**Written instruction:** Copy out the stretch of the listing below from the line containing "How far away is" through the end of the listing, reproducing every line precisely.

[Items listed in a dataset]
::::::::
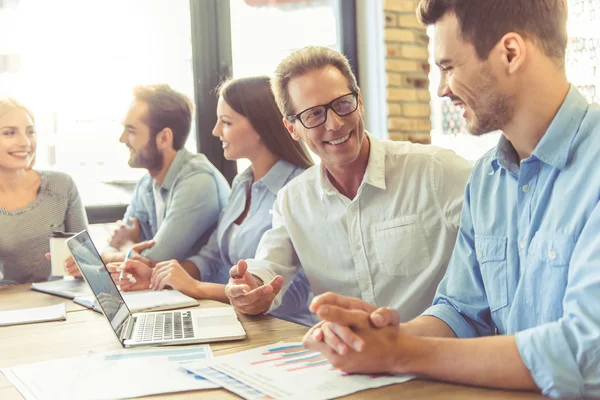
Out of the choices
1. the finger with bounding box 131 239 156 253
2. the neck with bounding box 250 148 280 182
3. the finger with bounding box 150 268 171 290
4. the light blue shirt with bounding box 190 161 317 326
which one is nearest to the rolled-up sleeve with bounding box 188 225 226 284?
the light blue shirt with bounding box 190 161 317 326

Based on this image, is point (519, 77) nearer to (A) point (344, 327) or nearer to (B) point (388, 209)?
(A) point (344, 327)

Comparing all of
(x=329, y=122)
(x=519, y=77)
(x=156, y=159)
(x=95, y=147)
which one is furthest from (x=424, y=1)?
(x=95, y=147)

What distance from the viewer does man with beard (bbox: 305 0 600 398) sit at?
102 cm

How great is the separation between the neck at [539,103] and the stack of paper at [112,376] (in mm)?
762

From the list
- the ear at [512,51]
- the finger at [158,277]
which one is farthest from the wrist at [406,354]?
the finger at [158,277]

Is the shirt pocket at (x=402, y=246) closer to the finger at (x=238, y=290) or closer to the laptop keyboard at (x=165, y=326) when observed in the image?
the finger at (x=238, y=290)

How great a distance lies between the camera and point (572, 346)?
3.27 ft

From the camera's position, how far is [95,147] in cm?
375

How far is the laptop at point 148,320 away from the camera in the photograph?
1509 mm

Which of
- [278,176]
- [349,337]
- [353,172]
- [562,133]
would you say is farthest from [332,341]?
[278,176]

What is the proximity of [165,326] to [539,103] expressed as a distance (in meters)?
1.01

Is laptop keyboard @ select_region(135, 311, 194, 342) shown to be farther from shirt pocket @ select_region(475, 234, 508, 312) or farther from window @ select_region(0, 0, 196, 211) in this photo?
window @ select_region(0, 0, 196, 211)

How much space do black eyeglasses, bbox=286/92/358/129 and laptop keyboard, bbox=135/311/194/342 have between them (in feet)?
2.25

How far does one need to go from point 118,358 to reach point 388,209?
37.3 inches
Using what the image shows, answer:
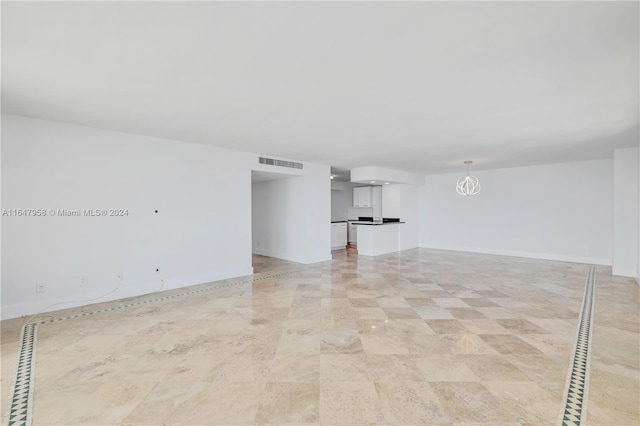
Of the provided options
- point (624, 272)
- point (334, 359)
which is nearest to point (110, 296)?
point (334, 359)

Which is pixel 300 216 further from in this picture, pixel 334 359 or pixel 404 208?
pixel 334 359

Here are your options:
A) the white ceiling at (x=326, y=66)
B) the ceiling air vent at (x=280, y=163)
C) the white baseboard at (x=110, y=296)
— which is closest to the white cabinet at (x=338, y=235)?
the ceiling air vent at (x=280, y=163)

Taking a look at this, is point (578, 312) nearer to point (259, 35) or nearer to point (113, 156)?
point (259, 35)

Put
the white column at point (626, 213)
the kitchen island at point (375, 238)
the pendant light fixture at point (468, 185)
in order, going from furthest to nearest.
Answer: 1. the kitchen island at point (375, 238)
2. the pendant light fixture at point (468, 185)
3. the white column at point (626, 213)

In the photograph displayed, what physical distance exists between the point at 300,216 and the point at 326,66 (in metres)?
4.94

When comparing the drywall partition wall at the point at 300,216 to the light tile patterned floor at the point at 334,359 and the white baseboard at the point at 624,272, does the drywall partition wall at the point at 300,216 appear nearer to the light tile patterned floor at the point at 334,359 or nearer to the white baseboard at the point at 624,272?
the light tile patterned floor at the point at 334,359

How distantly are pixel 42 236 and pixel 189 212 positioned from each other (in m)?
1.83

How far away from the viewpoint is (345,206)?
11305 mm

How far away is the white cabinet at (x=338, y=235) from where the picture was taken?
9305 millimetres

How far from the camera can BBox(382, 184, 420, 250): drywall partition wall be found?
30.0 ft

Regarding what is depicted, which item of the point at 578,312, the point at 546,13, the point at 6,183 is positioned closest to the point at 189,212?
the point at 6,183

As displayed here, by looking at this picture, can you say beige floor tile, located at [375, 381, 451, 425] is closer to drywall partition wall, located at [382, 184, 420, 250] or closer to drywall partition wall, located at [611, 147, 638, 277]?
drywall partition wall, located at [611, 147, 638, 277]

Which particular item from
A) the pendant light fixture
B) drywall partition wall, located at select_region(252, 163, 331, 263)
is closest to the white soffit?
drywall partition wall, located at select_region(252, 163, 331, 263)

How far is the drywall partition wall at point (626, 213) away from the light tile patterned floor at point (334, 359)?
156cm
::::::::
**Result of the exercise:**
How far away is the white cabinet at (x=338, y=235) from where the picture was taken?
9305 millimetres

How far from the camera can BBox(382, 184, 420, 250): drywall partition wall be found?
30.0 ft

Regarding what is depicted, which item of the point at 578,312, the point at 546,13, the point at 6,183 is positioned closest to the point at 189,212?
the point at 6,183

As displayed here, by looking at this picture, can you say beige floor tile, located at [375, 381, 451, 425] is closer to drywall partition wall, located at [382, 184, 420, 250] or closer to drywall partition wall, located at [611, 147, 638, 277]?
drywall partition wall, located at [611, 147, 638, 277]

Which particular item from
A) the pendant light fixture
B) drywall partition wall, located at select_region(252, 163, 331, 263)
is closest to the white soffit?
drywall partition wall, located at select_region(252, 163, 331, 263)

How far is the drywall partition wall at point (626, 213) away from the light tile patterned floor at point (334, 359)?
156cm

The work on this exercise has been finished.